O príncipe pareceu surpreso, escolhendo suas palavras com cuidado antes de falar novamente.
“Minha dama... Eu nunca planejei atacar você ou o Alpha Carson. Lord Yandor perdeu a calma no momento que ele viu seu sangue com… um demônio. Por favor tente entender. Foi uma reação impulsiva—”
“O que tem para entender sobre um homem adulto que não consegue sequer controlar as próprias emoções? Ele parece ser um celestial de alta hierarquia. Mesmo assim, ele falta com boas maneiras, etiqueta, até a racionalidade para entender as consequências de suas ações? Ele atacou o Alpha do Infernal Pack. Você acha que o Prime Alpha Council vai levar isso de ânimo leve?”
Raiva e medo alimentaram cada uma de minhas palavras enquanto escorregavam dos meus lábios como um aviso.
“Eu, o príncipe herdeiro do Solvaris Pack, humildemente peço desculpas em nome do meu beta e meu pack—”
“E que inferno eu deveria fazer com o seu pedido de desculpas pela metade? Isso vai curar a ferida do meu marido? Vai reverter o sangue que ele perdeu? Você ainda não entende a situação, entende? Como a esposa dos Lords demônios, deixe-me deixar uma coisa clara... se acontecer algo com meu marido aqui... eu, Peyton Leroux Leclerc, liderarei uma guerra contra o Realm Celestial sozinha. E vou garantir que cada um de vocês pereça.”

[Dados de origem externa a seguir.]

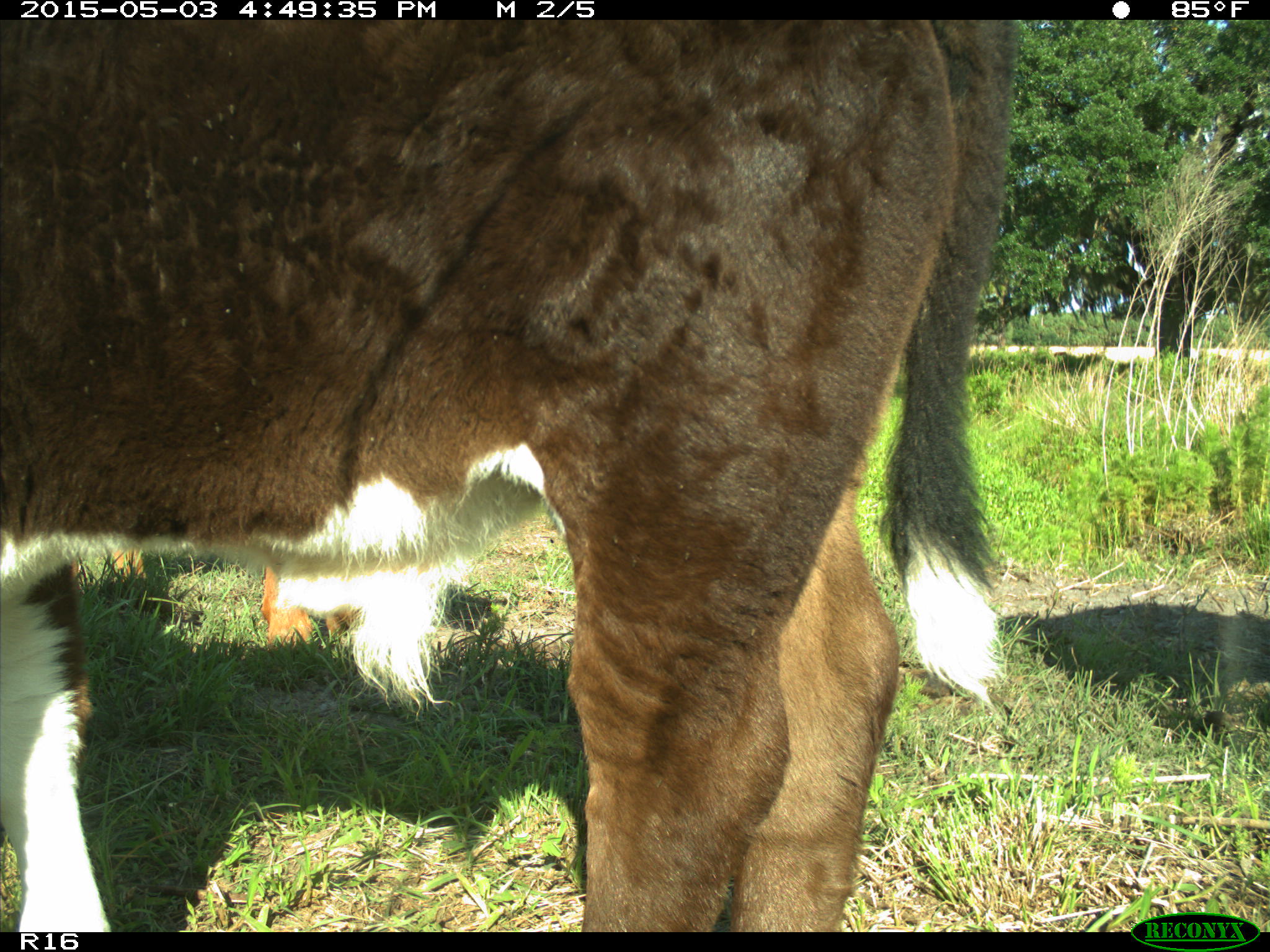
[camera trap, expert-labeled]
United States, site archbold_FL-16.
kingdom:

Não sei como minhas palavras soaram para eles. Despreocupadas? Intimidadoras? Vazias?
Mas eu estava falando sério.
Eu estava assustada—
Não com ninguém, mas comigo mesma.
Com medo de que eu realmente fizesse o que estava dizendo.
Com medo de que eu fizesse pior.
A pior parte foi... eu achava isso aceitável. Até racional. Destruir todos e tudo que ameaçasse aqueles que eu queria proteger.
Com o conhecimento que eu tinha, eu poderia criar armas biológicas capazes de causar horrores muito piores do que o mundo havia visto ou sofrido. Desde uma epidemia de imortalidade, que mataria até os deuses, até uma praga que afetaria os três reinos.
E talvez... o príncipe soubesse.
Sabia exatamente do que eu era capaz.
O que significava que ele também sabia que eu já havia herdado o conhecimento da minha mãe.
E era esse conhecimento que ele temia.
Porque seria o único motivo sensato para um alfa como ele se ajoelhar diante de um ômega fraco e desarmado como eu.
Colocando sua espada no chão, ele se ajoelhou em um joelho.